Repeat everything from the row containing "网友300块收了港版的iPhone5, 但这个配色你见过吗?" down to the row containing "New 2026 GMC", with both of those rows included. Leave the pictures out of your answer.

-*-

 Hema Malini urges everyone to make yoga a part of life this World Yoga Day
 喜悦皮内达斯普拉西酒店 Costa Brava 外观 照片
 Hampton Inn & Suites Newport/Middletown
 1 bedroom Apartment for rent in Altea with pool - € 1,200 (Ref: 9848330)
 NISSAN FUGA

-*-

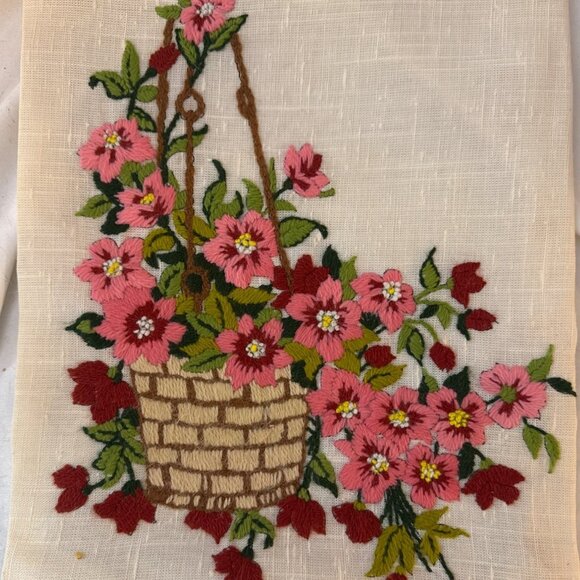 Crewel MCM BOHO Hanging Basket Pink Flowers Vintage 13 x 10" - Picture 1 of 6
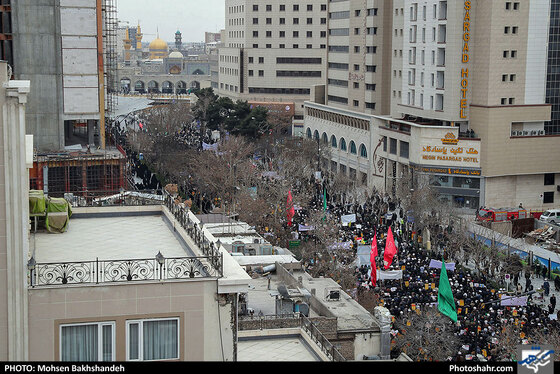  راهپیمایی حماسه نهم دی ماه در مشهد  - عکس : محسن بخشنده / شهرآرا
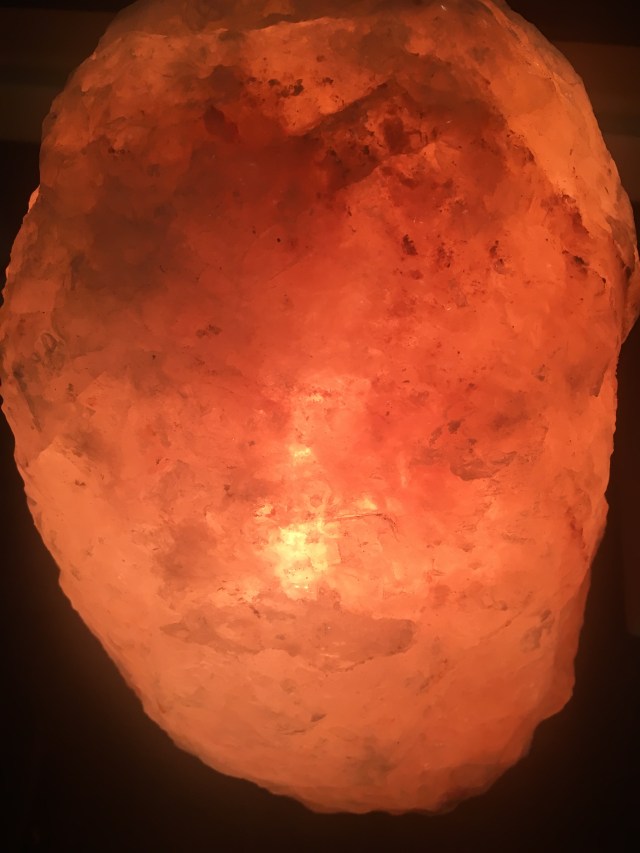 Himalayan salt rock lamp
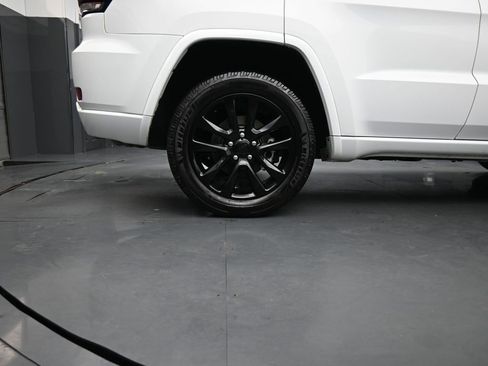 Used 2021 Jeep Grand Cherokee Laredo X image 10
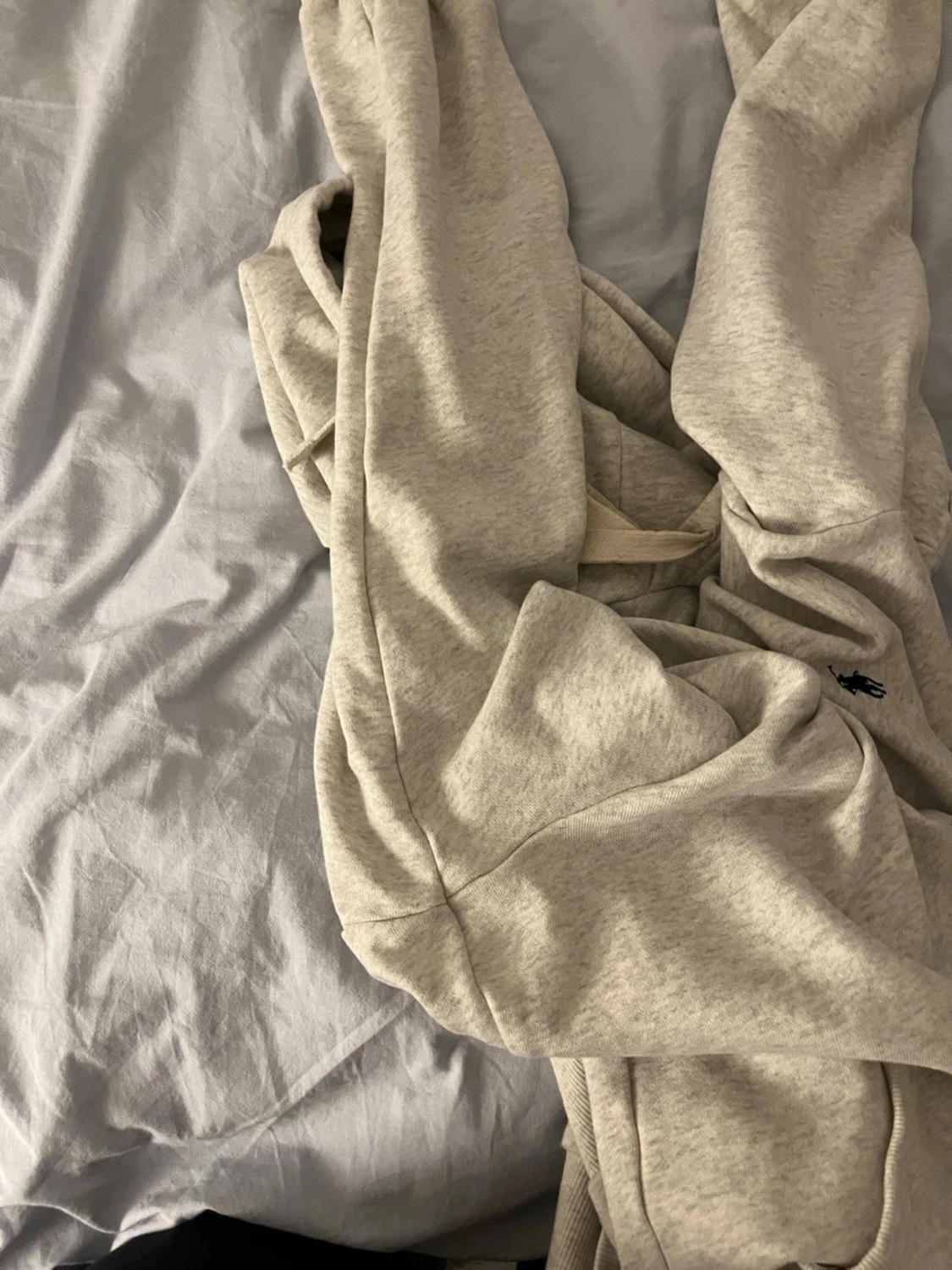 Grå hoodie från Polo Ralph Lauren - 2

-*-

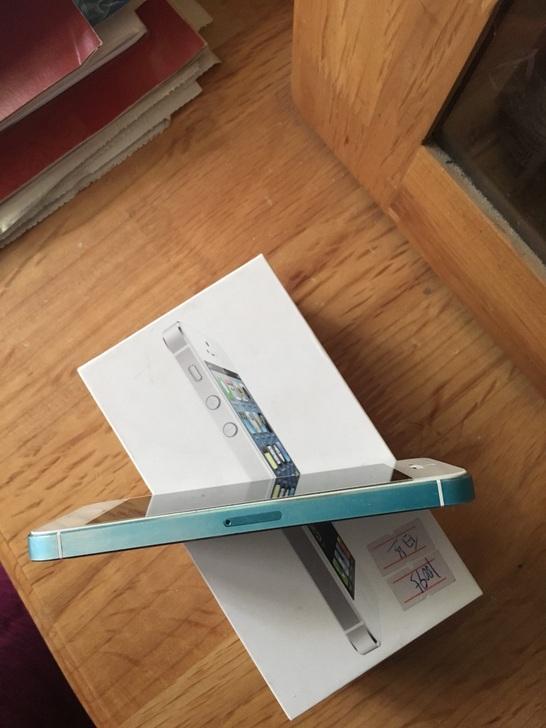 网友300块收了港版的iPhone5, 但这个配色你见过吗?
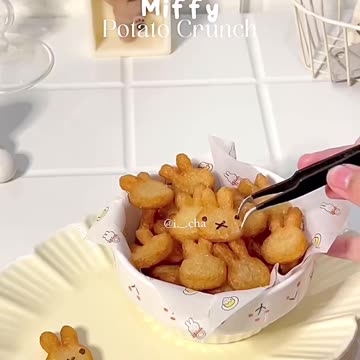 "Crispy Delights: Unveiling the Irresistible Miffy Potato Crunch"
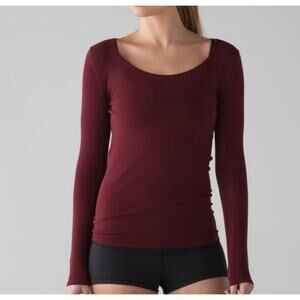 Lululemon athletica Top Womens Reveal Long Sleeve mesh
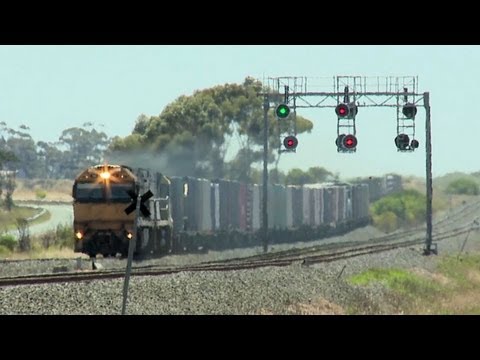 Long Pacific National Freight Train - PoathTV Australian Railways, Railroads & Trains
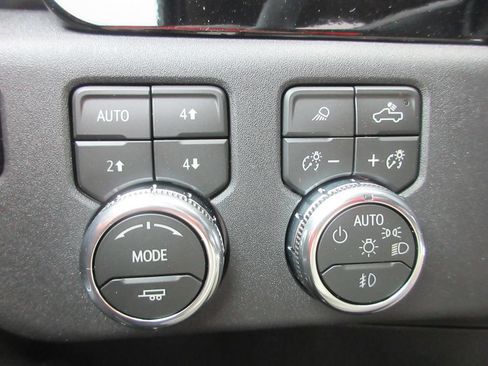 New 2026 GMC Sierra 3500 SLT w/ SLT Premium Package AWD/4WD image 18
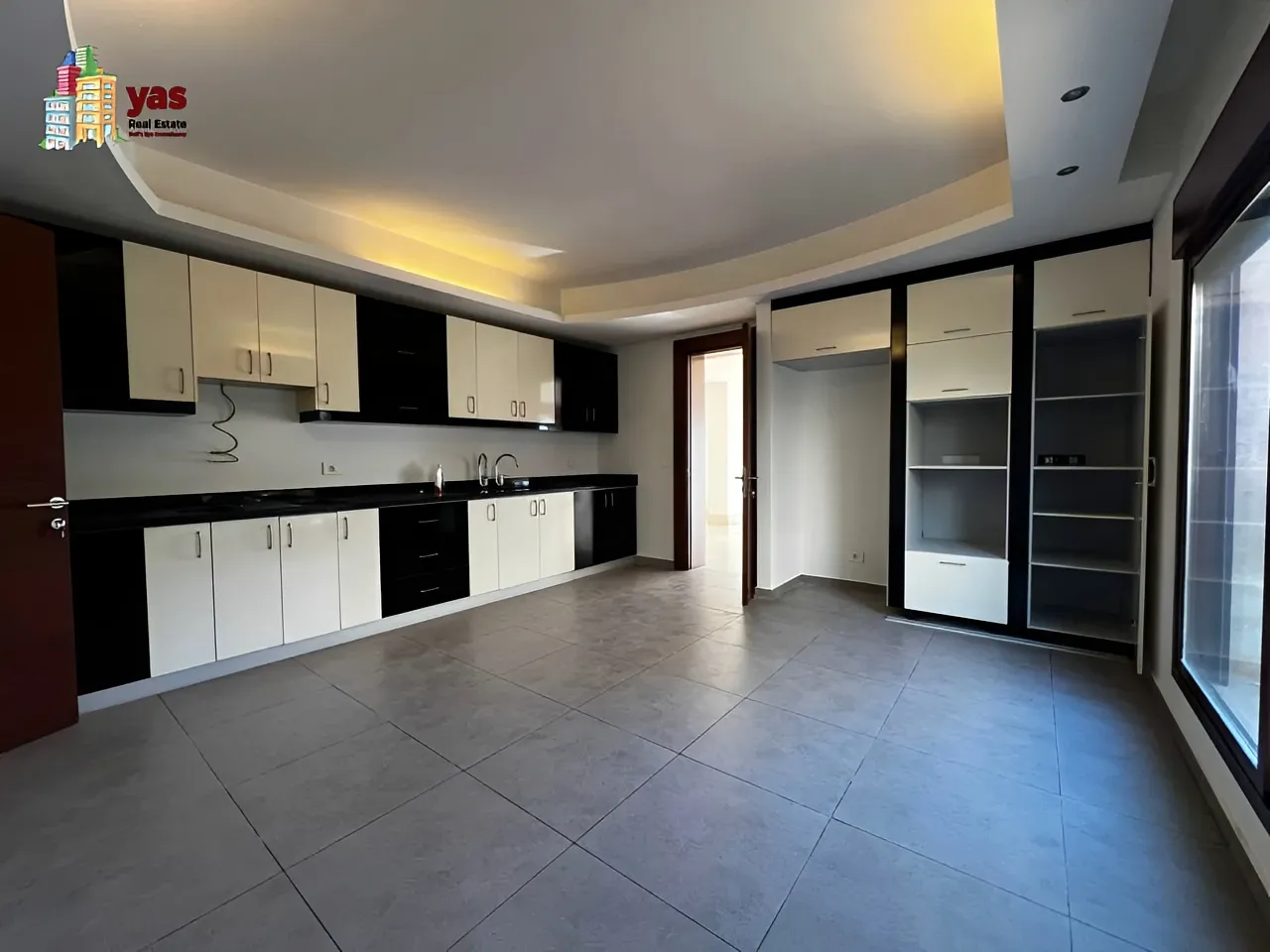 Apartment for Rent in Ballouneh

-*-

* SOLVED PROBLEM *
 网友300块收了港版的iPhone5, 但这个配色你见过吗?
 "Crispy Delights: Unveiling the Irresistible Miffy Potato Crunch"
 Lululemon athletica Top Womens Reveal Long Sleeve mesh
 Long Pacific National Freight Train - PoathTV Australian Railways, Railroads & Trains
 New 2026 GMC Sierra 3500 SLT w/ SLT Premium Package AWD/4WD image 18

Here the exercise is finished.